Pouco tempo depois, descobrimos que o professor havia faltado. O inspetor declarou que seria aula livre, aí os alunos começaram a rebeldia. Poderia se dizer que a quadra ficou parecida com uma cracolândia. Quase nenhuma das garotas quis praticar esporte, mas a Raitz insistia em tentar convencê-las a jogar queimado.

À distância, eu vi Folk desafiar Salamander pra uma corrida. As provocações do garoto não faziam resultados… Até que Hebrom aceitou, por um motivo que eu não consegui definir qual. Eles foram correndo, correndo e correndo. O de olhos verdes perdeu, porém fez questão de sorrir

e parabenizar o outro, que recusou e saiu dali com raiva… Realmente não vai ser hoje que vou

entender o que se passa na cabeça desses dois em relação de um ao outro.

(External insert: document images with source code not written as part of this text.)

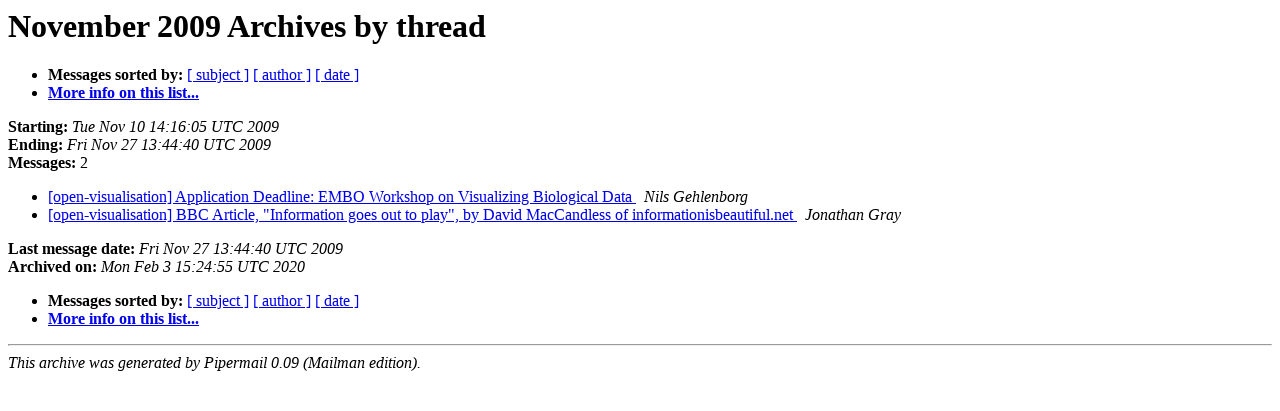

--- FILE ---
content_type: text/html
request_url: https://lists-archive.okfn.org/pipermail/open-visualisation/2009-November/thread.html
body_size: 640
content:
<!DOCTYPE HTML PUBLIC "-//W3C//DTD HTML 4.01 Transitional//EN">
<HTML>
  <HEAD>
     <title>The open-visualisation November 2009 Archive by thread</title>
     <META NAME="robots" CONTENT="noindex,follow">
     <META http-equiv="Content-Type" content="text/html; charset=us-ascii">
  </HEAD>
  <BODY BGCOLOR="#ffffff">
      <a name="start"></A>
      <h1>November 2009 Archives by thread</h1>
      <ul>
         <li> <b>Messages sorted by:</b>
	        
		<a href="subject.html#start">[ subject ]</a>
		<a href="author.html#start">[ author ]</a>
		<a href="date.html#start">[ date ]</a>

	     <li><b><a href="https://lists.okfn.org/mailman/listinfo/open-visualisation">More info on this list...
                    </a></b></li>
      </ul>
      <p><b>Starting:</b> <i>Tue Nov 10 14:16:05 UTC 2009</i><br>
         <b>Ending:</b> <i>Fri Nov 27 13:44:40 UTC 2009</i><br>
         <b>Messages:</b> 2<p>
     <ul>

<!--0 01257862565.189- -->
<LI><A HREF="000189.html">[open-visualisation] Application Deadline: EMBO Workshop on	Visualizing Biological Data
</A><A NAME="189">&nbsp;</A>
<I>Nils Gehlenborg
</I>

<!--0 01259329480.190- -->
<LI><A HREF="000190.html">[open-visualisation] BBC Article, &quot;Information goes out to play&quot;,	by David MacCandless of 	informationisbeautiful.net
</A><A NAME="190">&nbsp;</A>
<I>Jonathan Gray
</I>

    </ul>
    <p>
      <a name="end"><b>Last message date:</b></a> 
       <i>Fri Nov 27 13:44:40 UTC 2009</i><br>
    <b>Archived on:</b> <i>Mon Feb  3 15:24:55 UTC 2020</i>
    <p>
   <ul>
         <li> <b>Messages sorted by:</b>
	        
		<a href="subject.html#start">[ subject ]</a>
		<a href="author.html#start">[ author ]</a>
		<a href="date.html#start">[ date ]</a>
	     <li><b><a href="https://lists.okfn.org/mailman/listinfo/open-visualisation">More info on this list...
                    </a></b></li>
     </ul>
     <p>
     <hr>
     <i>This archive was generated by
     Pipermail 0.09 (Mailman edition).</i>
  </BODY>
</HTML>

Eu não estava com vontade de fazer nada também, não sei jogar nada… além de verde. Mas isso não impediu Salamander de querer me convencer.

–Fazer algum exercício vai te fazer bem, te deixar animada, Qué! –ele sorria para mim.

–Eu não sou boa nisso.

–Não sei, mas você poderia tentar… Do que você gosta?

–Chocolate…

–Ah, Quésia, por favor!

–Não sei… O que você sugeriria pra mim? Eu não sei correr, não sei arremessar ou chutar…

–Pular corda!… Você quer?

–Não sei… Parece meio infantil e bobo… Não quero pagar mico.

–Eu iria pular junto, mas já que você não quer… –eu super me arrependi quando ele disse isso, mas estava com vergonha de voltar atrás na minha decisão.

–Ah… Certo… Já volto, tá? Vou até o vestiário.

–Volta logo! Daqui a pouco eu vou jogar, quero que você me veja. –fez um coraçãozinho com as mãos… Me deu vontade de rir.